There also is a frequently used approximation of the geometric mean. This is calculated as the expected annual arithmetic mean minus half its variance. This understates the true geometric mean for all time horizons, and it is especially wrong for shorter time horizons. This incorrect geometric approximation is also illustrated in the example in Figure 1.

Another central measure of returns is the median. Under lognormality, the median geometric return is a constant that does not decline over time, and it is equal to the median arithmetic return.[8] It is also illustrated in Figure 1. It is the asymptote that the expected geometric return converges to as the time horizon is expanded out infinitely.

Understanding the distinction between geometric and arithmetic return is important because both metrics are used by commentators discussing issues of investment returns, such as the equity risk premium, and there is scope for confusion about which is relevant in any particular situation. Recognising this, some authors report their analyses on both bases (for example, Cornell 1999, Lally and Marsden 2002). Prospective (that is, future-orientated) applications, such as the capital asset pricing model[9] and the assessment of the required capital contribution to the New Zealand Superannuation Fund, require an unbiased estimate of the expected annual return.[10] As shown above, the expected geometric return over any period greater than one year will understate the expected annual return, while the expected arithmetic return provides the appropriate measure for this purpose.

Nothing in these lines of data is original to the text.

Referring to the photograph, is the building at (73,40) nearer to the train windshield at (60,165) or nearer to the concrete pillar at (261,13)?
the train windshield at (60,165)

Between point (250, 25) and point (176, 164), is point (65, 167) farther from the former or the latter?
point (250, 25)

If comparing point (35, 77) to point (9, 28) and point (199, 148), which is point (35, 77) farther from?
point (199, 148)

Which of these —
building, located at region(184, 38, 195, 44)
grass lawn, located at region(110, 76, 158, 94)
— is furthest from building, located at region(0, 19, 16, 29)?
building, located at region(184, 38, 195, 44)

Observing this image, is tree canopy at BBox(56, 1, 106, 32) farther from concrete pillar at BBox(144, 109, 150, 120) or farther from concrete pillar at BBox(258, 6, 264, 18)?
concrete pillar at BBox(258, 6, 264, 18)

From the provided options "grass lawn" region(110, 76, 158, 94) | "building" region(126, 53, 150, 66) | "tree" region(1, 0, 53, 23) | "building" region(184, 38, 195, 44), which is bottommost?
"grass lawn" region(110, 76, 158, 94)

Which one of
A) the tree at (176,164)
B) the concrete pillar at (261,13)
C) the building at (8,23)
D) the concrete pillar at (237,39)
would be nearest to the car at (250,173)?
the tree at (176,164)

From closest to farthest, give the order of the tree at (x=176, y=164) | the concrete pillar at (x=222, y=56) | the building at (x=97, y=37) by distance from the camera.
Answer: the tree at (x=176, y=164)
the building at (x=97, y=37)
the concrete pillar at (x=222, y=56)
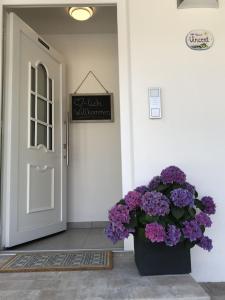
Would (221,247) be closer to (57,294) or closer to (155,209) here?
(155,209)

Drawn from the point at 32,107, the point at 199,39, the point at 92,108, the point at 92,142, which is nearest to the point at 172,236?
the point at 199,39

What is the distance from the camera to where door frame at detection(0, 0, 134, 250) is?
232 cm

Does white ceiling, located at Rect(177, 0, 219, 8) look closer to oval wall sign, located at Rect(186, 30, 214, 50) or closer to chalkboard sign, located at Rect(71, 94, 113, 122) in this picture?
oval wall sign, located at Rect(186, 30, 214, 50)

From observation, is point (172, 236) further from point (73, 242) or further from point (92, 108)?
point (92, 108)

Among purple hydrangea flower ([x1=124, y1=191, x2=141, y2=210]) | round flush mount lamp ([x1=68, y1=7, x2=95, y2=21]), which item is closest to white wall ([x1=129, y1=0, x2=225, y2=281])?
purple hydrangea flower ([x1=124, y1=191, x2=141, y2=210])

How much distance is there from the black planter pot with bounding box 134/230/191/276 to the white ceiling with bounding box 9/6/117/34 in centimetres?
248

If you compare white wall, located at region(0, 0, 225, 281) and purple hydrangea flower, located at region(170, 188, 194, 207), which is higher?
white wall, located at region(0, 0, 225, 281)

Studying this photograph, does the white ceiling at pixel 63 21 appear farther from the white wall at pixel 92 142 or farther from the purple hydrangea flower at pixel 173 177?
the purple hydrangea flower at pixel 173 177

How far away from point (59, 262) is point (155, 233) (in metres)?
0.78

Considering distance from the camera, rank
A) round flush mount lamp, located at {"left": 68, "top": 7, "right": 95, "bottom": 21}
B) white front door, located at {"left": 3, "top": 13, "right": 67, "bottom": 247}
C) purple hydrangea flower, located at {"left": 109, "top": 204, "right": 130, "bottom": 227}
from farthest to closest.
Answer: round flush mount lamp, located at {"left": 68, "top": 7, "right": 95, "bottom": 21} → white front door, located at {"left": 3, "top": 13, "right": 67, "bottom": 247} → purple hydrangea flower, located at {"left": 109, "top": 204, "right": 130, "bottom": 227}

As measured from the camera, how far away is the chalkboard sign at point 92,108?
3.62 m

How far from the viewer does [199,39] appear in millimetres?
2391

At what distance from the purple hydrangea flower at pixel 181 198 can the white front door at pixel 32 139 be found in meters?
1.41

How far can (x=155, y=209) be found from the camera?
171 centimetres
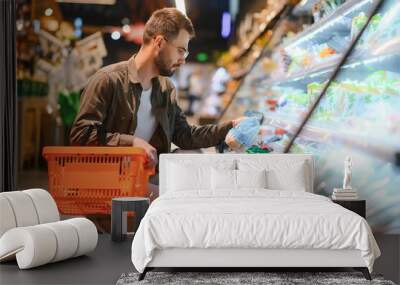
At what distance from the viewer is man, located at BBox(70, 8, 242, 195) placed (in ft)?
23.7

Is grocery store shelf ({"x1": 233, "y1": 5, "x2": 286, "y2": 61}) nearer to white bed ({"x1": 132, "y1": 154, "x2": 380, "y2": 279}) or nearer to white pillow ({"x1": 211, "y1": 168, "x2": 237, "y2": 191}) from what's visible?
white pillow ({"x1": 211, "y1": 168, "x2": 237, "y2": 191})

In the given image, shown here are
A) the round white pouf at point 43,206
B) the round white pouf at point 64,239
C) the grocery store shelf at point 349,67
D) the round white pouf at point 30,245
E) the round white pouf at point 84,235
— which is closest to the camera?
the round white pouf at point 30,245

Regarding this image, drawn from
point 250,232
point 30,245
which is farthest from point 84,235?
point 250,232

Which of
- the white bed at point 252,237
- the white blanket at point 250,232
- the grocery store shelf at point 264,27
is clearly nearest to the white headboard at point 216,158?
the grocery store shelf at point 264,27

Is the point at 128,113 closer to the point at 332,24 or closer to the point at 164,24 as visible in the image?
the point at 164,24

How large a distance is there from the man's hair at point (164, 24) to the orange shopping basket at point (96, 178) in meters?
1.25

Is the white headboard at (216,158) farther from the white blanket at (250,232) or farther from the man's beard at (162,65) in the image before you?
the white blanket at (250,232)

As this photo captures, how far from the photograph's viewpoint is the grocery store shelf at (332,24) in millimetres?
6676

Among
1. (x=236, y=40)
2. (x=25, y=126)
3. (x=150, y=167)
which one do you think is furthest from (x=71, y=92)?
(x=236, y=40)

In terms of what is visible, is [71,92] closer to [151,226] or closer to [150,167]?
[150,167]

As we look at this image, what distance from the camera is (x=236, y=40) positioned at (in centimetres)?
733

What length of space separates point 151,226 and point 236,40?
301 cm

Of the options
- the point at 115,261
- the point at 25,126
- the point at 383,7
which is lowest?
the point at 115,261

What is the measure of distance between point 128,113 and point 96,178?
0.76 meters
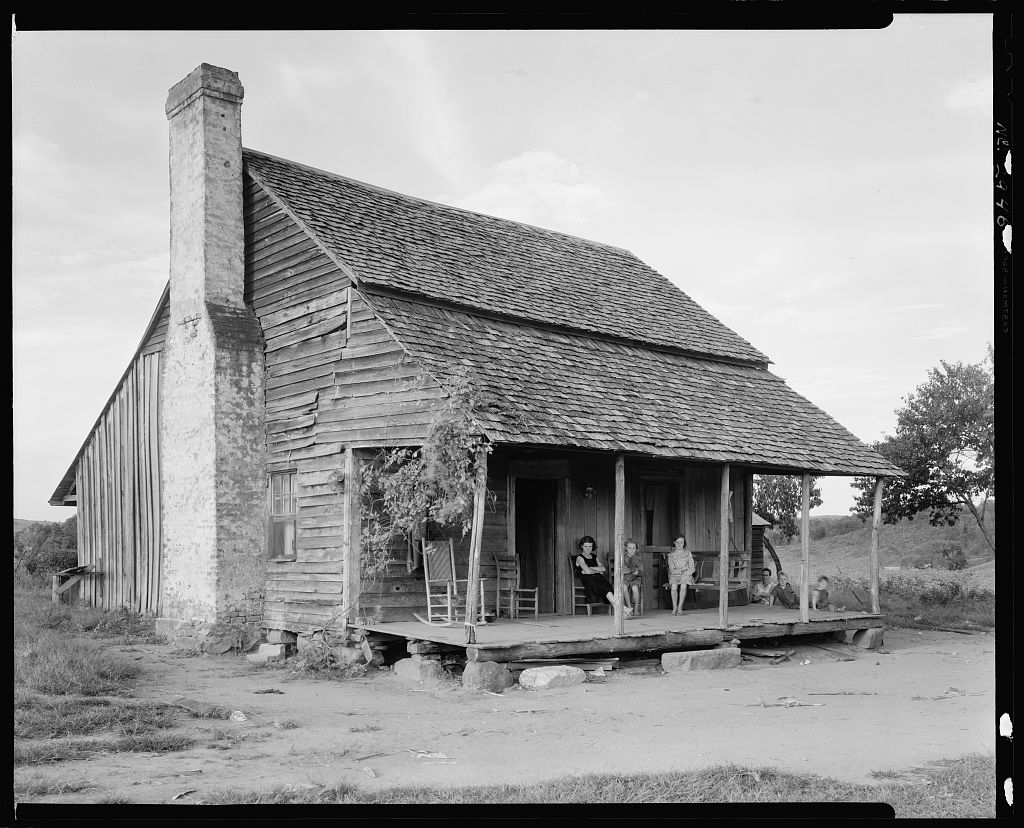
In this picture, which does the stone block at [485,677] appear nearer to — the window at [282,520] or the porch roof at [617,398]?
the porch roof at [617,398]

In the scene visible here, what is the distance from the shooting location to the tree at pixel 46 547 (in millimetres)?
23672

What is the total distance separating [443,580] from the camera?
1408 cm

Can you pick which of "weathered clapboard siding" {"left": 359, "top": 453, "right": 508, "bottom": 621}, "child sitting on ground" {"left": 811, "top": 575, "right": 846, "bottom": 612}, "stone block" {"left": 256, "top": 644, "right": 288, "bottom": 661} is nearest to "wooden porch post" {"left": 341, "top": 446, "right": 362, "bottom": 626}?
"weathered clapboard siding" {"left": 359, "top": 453, "right": 508, "bottom": 621}

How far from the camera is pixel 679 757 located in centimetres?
817

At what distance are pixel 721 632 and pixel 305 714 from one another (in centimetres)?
684

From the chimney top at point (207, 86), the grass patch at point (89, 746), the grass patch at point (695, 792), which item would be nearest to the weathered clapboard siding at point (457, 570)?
the grass patch at point (89, 746)

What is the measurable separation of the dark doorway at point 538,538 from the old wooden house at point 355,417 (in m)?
0.04

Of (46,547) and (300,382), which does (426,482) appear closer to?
(300,382)

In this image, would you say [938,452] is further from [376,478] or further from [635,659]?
[376,478]

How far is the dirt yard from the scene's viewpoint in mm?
7773

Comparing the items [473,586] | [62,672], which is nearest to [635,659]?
[473,586]

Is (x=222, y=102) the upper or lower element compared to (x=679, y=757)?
upper
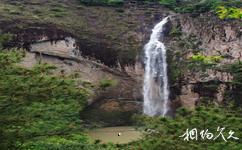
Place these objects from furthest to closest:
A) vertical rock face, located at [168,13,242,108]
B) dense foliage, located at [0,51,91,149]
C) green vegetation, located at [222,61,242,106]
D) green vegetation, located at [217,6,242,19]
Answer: vertical rock face, located at [168,13,242,108]
green vegetation, located at [222,61,242,106]
dense foliage, located at [0,51,91,149]
green vegetation, located at [217,6,242,19]

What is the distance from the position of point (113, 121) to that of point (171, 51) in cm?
350

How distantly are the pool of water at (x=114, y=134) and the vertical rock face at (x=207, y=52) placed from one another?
2.51 metres

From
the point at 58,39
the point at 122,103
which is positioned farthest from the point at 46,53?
the point at 122,103


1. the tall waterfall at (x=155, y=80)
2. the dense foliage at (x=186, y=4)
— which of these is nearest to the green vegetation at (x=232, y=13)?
the tall waterfall at (x=155, y=80)

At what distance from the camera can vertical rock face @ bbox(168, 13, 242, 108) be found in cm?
1825

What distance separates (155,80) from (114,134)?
136 inches

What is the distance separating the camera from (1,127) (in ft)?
24.0

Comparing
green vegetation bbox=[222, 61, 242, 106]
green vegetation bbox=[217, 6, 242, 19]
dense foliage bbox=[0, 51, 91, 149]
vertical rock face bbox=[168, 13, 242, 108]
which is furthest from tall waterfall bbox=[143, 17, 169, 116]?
green vegetation bbox=[217, 6, 242, 19]

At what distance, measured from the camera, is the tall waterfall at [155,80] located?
19.0 metres

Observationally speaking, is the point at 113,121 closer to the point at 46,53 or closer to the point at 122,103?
the point at 122,103

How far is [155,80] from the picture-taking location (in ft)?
63.5

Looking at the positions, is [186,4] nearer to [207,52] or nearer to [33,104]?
[207,52]

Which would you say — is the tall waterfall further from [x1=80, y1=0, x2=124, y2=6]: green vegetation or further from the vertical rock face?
[x1=80, y1=0, x2=124, y2=6]: green vegetation

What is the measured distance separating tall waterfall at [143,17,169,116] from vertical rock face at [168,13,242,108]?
441mm
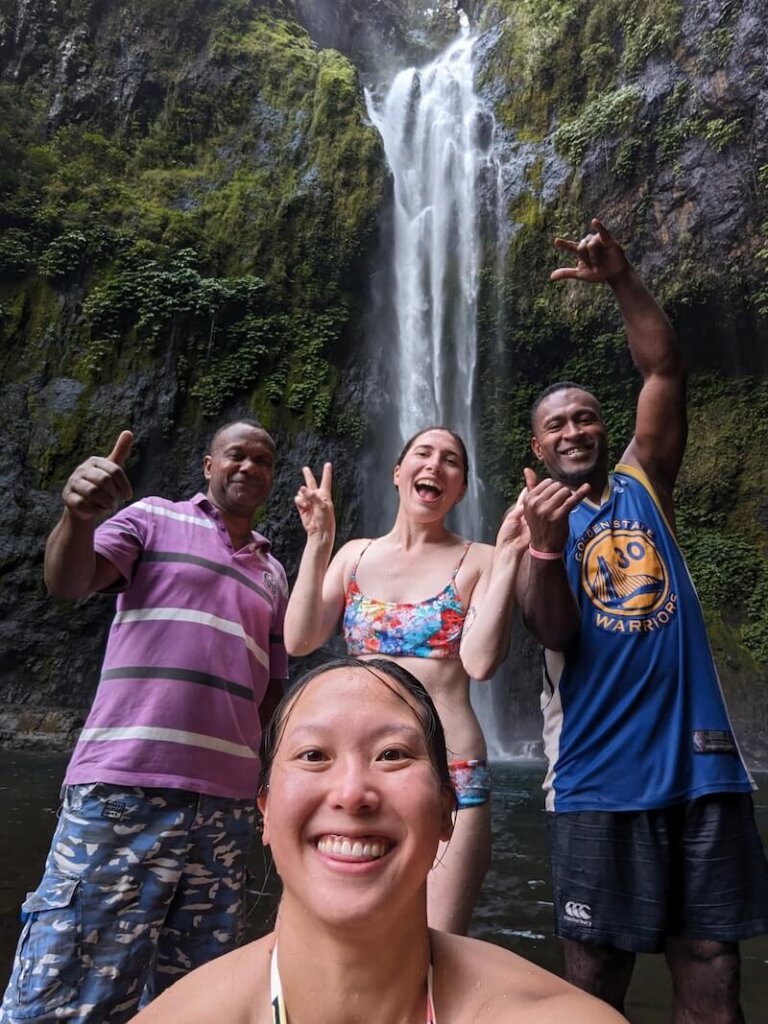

A further complication with using any measure of prospective analysis is that the expected values (and other parameters of the return distribution) are not known with certainty and so must be estimated. However, Blume (1974) shows that an arithmetic average provides an unbiased and consistent estimate of the expected annual return, while the geometric average provides a downward biased estimate and it has a larger sample variance than the arithmetic average. In the related case of estimating discount factors for present value calculations, Cooper (1996) shows that both arithmetic and geometric averages provide downward biased estimates of the discount factor, and that the arithmetic average is least biased. This holds even if returns are serially correlated.

Notes

  • [7]For further discussion regarding estimation of the expected market equity risk premium, see McCulloch (2002).
  • [8]See Appendix One for derivation of the median return under standard assumptions.
  • [9]Sherris and Wong (2003) examine the merits of alternative measures of expected return in applications of the capital asset pricing model. They demonstrate that an arithmetic average of returns should be used.
  • [10]McCulloch and Frances (2001) provides the derivation of the calculation of the required capital contribution rate for the New Zealand Superannuation Fund. The appropriate measure to use in that calculation is addressed below.